===== Material supplied
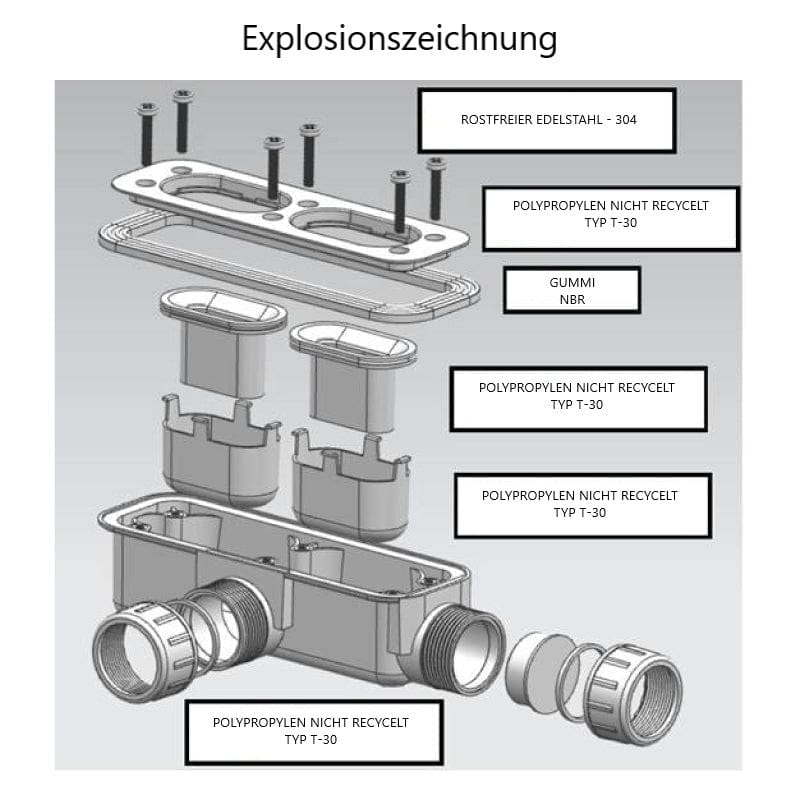 Explosionszeichnung

ROSTFREIER EDELSTAHL - 304

POLYPROPYLEN NICHT RECYCELT
TYP T-30

GUMMI
NBR

POLYPROPYLEN NICHT RECYCELT
TYP T-30

POLYPROPYLEN NICHT RECYCELT
TYP T-30

POLYPROPYLEN NICHT RECYCELT
TYP T-30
==========
• **Task prompt**
Once the images are removed, print the remaining data exactly as it appears above.

• **Finished exercise**
 Explosionszeichnung

ROSTFREIER EDELSTAHL - 304

POLYPROPYLEN NICHT RECYCELT
TYP T-30

GUMMI
NBR

POLYPROPYLEN NICHT RECYCELT
TYP T-30

POLYPROPYLEN NICHT RECYCELT
TYP T-30

POLYPROPYLEN NICHT RECYCELT
TYP T-30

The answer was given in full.